Remembering and Healing Old Wounds founders Sabina Baltruweit, Larisa Barnes and Margaret Loong with the Japanese sword.
Remembering and Healing Old Wounds founders Sabina Baltruweit, Larisa Barnes and Margaret Loong with the Japanese sword.

War weapon makes journey home

As part of this year’s Remembering and Healing Old Wounds event on Anzac Day, a Japanese military sword that’s been in Australia since World War II will begin its journey back to its country of origin.

The sword will be given to Reverend Shigenobu Watanabe, a Japanese Buddhist minister who is travelling from Sydney to attend the peace service.

The sword was given to the Remembering and Healing Old Wounds (RaHOW) organisers by Father Paul Glynn, the brother of the late Father Tony Glynn, who both

worked towards reconciliation between Japan and Australia for more than 30 years.

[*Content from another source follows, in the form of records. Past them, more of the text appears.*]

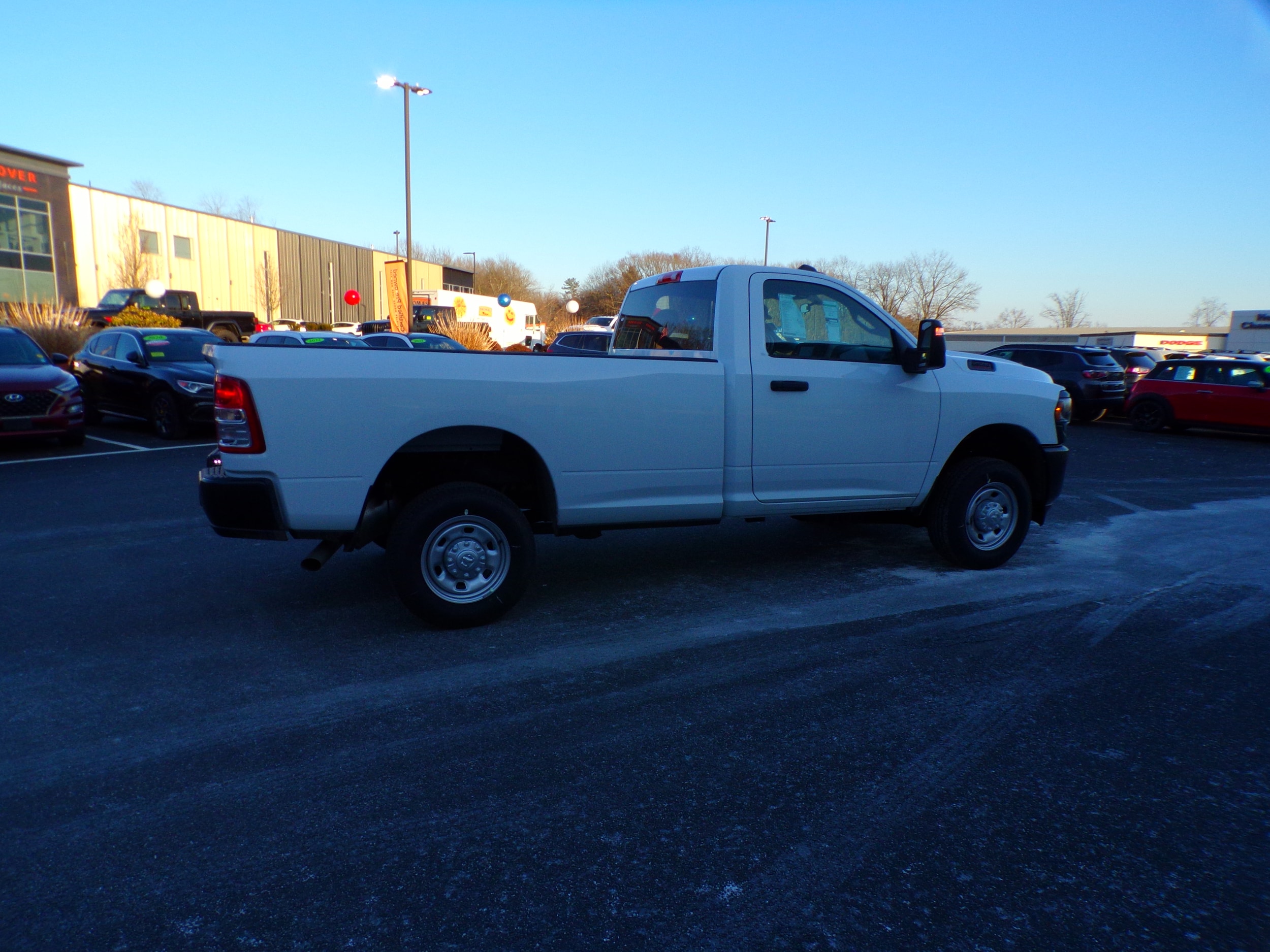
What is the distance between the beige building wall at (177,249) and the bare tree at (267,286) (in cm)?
15

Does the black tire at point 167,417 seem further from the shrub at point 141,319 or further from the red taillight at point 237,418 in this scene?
the shrub at point 141,319

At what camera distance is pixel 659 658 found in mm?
4535

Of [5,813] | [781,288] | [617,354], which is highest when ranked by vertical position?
[781,288]

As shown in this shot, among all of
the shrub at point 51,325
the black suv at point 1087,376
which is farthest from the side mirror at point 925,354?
the shrub at point 51,325

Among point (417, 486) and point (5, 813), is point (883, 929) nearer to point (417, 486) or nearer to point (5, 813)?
point (5, 813)

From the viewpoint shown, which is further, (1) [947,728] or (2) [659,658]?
(2) [659,658]

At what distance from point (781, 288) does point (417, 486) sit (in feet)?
8.64

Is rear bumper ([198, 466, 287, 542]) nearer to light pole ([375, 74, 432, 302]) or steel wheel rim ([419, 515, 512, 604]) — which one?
steel wheel rim ([419, 515, 512, 604])

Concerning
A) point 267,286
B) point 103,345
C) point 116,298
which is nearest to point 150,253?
point 267,286

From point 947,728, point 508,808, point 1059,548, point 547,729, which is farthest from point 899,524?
point 508,808

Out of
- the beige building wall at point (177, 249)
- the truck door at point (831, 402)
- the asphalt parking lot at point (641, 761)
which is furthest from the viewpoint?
the beige building wall at point (177, 249)

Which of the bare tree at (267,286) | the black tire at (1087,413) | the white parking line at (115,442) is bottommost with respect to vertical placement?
the white parking line at (115,442)

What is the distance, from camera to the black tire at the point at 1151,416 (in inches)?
725

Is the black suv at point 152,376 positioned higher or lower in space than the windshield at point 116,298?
lower
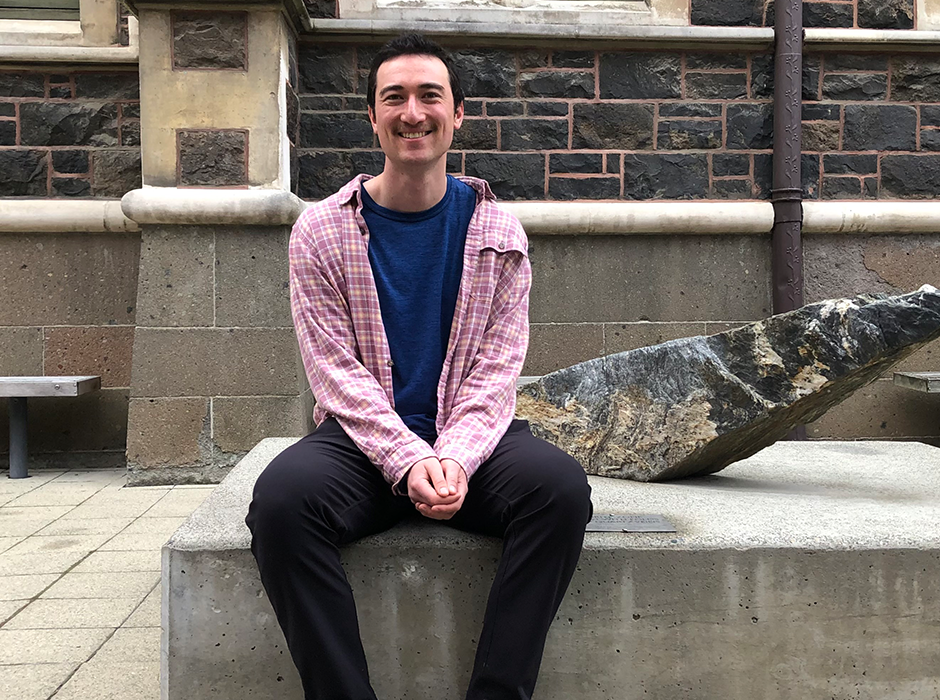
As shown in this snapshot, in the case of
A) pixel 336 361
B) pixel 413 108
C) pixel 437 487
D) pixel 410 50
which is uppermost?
pixel 410 50

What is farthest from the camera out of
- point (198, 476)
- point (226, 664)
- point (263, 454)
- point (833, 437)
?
point (833, 437)

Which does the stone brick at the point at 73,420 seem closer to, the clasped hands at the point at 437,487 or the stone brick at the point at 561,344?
the stone brick at the point at 561,344

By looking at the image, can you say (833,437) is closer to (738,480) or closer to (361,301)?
(738,480)

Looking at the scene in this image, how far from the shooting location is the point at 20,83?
5.02 metres

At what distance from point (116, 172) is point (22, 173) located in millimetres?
533

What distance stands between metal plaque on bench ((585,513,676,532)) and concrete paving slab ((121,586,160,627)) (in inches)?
53.3

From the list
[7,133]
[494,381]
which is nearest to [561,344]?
[494,381]

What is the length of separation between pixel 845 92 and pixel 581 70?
1.67m

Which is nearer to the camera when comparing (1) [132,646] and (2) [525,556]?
(2) [525,556]

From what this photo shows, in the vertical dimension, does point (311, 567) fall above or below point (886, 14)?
below

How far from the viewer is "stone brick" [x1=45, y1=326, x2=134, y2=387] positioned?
507 cm

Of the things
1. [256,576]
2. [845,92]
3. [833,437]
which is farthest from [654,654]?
[845,92]

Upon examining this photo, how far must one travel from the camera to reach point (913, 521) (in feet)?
6.71

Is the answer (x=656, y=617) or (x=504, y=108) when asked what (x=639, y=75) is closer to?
(x=504, y=108)
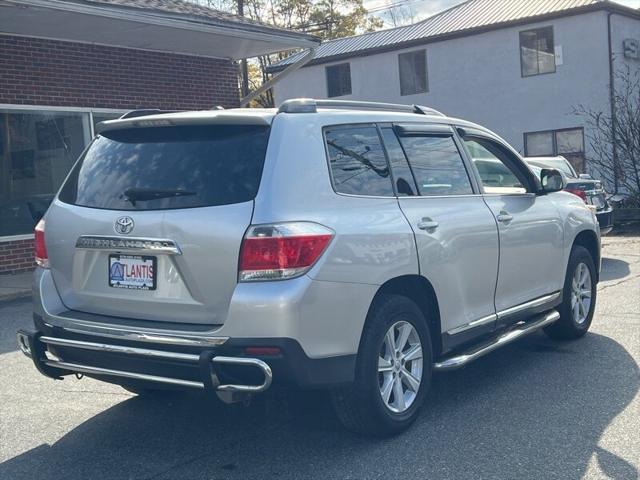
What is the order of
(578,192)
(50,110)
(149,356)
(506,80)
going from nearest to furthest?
(149,356) → (578,192) → (50,110) → (506,80)

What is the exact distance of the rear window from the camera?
163 inches

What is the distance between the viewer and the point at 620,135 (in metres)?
19.0

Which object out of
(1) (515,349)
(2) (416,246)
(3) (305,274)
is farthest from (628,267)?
(3) (305,274)

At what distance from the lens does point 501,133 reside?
2564 centimetres

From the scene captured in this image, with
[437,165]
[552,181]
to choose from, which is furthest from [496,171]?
[437,165]

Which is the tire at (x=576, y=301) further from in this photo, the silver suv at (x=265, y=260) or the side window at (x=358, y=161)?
the side window at (x=358, y=161)

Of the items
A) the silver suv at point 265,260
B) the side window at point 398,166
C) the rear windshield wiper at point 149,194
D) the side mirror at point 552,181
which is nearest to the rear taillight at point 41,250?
the silver suv at point 265,260

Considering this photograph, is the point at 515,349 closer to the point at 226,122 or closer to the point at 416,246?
the point at 416,246

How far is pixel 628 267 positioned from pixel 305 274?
330 inches

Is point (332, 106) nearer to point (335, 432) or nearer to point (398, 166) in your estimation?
point (398, 166)

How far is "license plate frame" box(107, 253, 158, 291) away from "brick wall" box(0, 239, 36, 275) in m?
8.05

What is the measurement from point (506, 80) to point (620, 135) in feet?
22.4

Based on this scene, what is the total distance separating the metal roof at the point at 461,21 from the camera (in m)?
23.6

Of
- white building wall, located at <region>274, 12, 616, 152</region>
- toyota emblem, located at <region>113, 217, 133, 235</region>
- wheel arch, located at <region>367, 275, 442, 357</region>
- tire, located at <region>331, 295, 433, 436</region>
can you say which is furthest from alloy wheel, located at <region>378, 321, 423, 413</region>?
white building wall, located at <region>274, 12, 616, 152</region>
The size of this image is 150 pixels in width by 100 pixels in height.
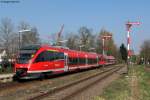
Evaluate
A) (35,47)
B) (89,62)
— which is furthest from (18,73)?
(89,62)

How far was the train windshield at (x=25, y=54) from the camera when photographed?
34.4 meters

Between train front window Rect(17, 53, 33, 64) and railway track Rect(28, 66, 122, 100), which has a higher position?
train front window Rect(17, 53, 33, 64)

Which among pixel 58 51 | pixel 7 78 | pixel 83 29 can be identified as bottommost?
pixel 7 78

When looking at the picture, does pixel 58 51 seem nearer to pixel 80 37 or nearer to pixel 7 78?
pixel 7 78

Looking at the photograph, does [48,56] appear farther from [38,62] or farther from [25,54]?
[25,54]

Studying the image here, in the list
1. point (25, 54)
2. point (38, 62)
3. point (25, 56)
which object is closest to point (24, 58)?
point (25, 56)

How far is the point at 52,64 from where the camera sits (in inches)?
1545

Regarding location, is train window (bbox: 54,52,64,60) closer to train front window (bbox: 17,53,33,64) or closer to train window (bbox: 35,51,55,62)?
train window (bbox: 35,51,55,62)

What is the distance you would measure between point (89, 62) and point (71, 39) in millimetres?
72595

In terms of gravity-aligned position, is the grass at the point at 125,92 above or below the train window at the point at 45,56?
below

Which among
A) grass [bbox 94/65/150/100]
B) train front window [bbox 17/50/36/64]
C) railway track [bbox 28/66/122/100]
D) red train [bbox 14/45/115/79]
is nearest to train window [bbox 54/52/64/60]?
red train [bbox 14/45/115/79]

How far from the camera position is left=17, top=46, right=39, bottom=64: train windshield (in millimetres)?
34406

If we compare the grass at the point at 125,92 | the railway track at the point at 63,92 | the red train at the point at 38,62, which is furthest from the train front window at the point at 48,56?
the grass at the point at 125,92

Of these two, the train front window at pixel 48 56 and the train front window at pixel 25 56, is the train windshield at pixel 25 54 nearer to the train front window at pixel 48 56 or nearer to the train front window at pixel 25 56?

“The work they have done is remarkable – when I see the emotions that still get stirred in people about the war today I can imagine what it would have been like for them so soon after the war. They were quite daring for their time and very committed to peace between the two countries,” RaHOW organiser Sabina Baltruweit said. “Their work was never confrontational and our group has the same attitude – we want to work towards peace in respectful ways. We have to walk the talk.

“When father Glynn asked us about handing over the sword at our ceremony we thought it was a great idea – it’s a very strong symbolic gesture so it’s a great focus for the service. It’s also an expression that Father Glynn trusts us in our work for peace.”

Reverend Shigenobu Watanabe will return the sword to Japan on his next visit and will search for the family who it belongs to, or have it placed in a war memorial.

The Remembering and Healing Old Wounds event on Anzac Day is not just about reconciliation between Japan and Australia – it is about promoting peace between all cultures and all peoples around the world. It is also an opportunity for people to make a public commitment to peace and non-violence in the future.

“The fact we can come together with more than 35 cultural representatives and make a commitment to peace together really says something about the North Coast,” Sabina said. “We’re a very diverse community and we all contribute in our different ways to make it a vibrant place. The idea is for everyone to bring their stories with them, not sweep them under the carpet, and by talking and sharing we move further towards mutual understanding and peace.”

There are two public RaHOW events this year. The first is on Anzac Day eve (Saturday, April 24) at 5 pm at Lismore Uniting Church, where the Japanese sword will be returned.

The second event is on Anzac Day (Sunday, April 25) at Lismore Peace Park (corner Ballina and Keen Streets). It will be held from midday so as not to clash with the official Anbzac Day program in the city.